Ituri : 11 morts dans une attaque des AFD
Au moins 11 civils tués dans le nord-est de la RDC, maisons incendiées et populations déplacées
D ans la nuit du 16 mars 2026, le village de Babesua, dans le territoire de Mambasa (province de l’Ituri), a été la cible d’une attaque meurtrière attribuée aux rebelles des Forces démocratiques alliées (ADF). Au moins onze civils ont perdu la vie et plusieurs habitations ont été incendiées, provoquant la fuite de nombreux habitants vers les zones voisines. Les ONG dénoncent un “cycle de massacres” et pointent l’insuffisance des mesures de protection des civils face à la persistance de la violence dans l’est de la RDC. Le groupe ADF, d’origine ougandaise et affilié à l’État islamique, reste actif malgré les opérations militaires conjointes menées par les forces congolaises et ougandaises, aggravant la crise humanitaire et l’instabilité dans la région.
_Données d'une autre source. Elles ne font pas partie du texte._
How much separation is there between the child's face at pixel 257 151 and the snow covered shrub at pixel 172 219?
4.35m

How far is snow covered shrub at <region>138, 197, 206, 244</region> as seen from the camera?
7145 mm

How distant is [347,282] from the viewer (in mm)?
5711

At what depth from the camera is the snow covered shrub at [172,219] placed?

Une nouvelle attaque meurtrière attribuée aux rebelles des Forces démocratiques alliées (ADF) a frappé le nord-est de la République démocratique du Congo, dans la province de l’Ituri. Selon des sources locales et des organisations de défense des droits humains, l’attaque s’est produite dans la nuit du 16 mars 2026 dans le village de Babesua, situé dans le territoire de Mambasa, faisant au moins onze morts parmi les civils.
D’après les premiers éléments recueillis, des hommes armés ont pris d’assaut la localité, incendiant des habitations et des véhicules, semant la panique au sein de la population. Plusieurs maisons ont été réduites en cendres et des survivants ont été contraints de fuir vers les zones voisines, aggravant une situation humanitaire déjà fragile. Les ONG présentes sur place dénoncent un “cycle de massacres” et pointent du doigt l’insuffisance des mesures de protection des civils face à la recrudescence des attaques dans la région.
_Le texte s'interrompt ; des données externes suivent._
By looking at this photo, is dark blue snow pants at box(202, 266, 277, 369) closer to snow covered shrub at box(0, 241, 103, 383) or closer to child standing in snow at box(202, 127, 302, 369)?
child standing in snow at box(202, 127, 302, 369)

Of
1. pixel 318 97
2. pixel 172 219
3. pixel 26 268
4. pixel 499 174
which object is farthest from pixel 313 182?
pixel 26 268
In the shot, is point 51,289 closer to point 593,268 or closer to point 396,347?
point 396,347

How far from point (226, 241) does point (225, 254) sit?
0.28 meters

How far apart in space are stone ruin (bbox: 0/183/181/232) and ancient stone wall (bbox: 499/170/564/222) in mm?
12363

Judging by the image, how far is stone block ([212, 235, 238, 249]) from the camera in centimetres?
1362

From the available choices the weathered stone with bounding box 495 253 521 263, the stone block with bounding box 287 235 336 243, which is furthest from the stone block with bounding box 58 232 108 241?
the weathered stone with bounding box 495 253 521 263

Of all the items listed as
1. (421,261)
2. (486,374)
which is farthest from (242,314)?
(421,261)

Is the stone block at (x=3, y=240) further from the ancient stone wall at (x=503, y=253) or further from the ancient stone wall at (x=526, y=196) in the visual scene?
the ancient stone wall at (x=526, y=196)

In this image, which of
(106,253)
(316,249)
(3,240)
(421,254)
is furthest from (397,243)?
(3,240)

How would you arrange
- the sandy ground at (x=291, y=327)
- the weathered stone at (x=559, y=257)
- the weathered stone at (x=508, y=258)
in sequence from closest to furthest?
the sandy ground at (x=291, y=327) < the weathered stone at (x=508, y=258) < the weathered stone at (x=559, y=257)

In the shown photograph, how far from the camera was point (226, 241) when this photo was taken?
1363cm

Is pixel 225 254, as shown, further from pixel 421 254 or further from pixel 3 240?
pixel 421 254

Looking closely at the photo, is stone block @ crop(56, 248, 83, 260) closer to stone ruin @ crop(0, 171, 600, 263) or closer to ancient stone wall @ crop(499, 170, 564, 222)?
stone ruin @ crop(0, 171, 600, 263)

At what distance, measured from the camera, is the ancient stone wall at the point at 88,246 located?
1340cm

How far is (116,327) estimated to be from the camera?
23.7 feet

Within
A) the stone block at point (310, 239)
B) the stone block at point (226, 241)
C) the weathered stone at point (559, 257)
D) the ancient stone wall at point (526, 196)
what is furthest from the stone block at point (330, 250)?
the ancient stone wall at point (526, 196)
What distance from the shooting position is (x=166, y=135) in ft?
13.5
Actif depuis plusieurs années dans l’est de la RDC, le groupe ADF, d’origine ougandaise et affilié à l’organisation État islamique, est régulièrement accusé de violences contre les populations civiles. Malgré des opérations militaires conjointes menées par les forces congolaises et ougandaises, les attaques persistent et s’étendent à plusieurs zones de l’Ituri et du Nord-Kivu. Cette nouvelle tragédie relance les inquiétudes quant à la capacité des autorités à sécuriser durablement cette région en proie à une instabilité chronique.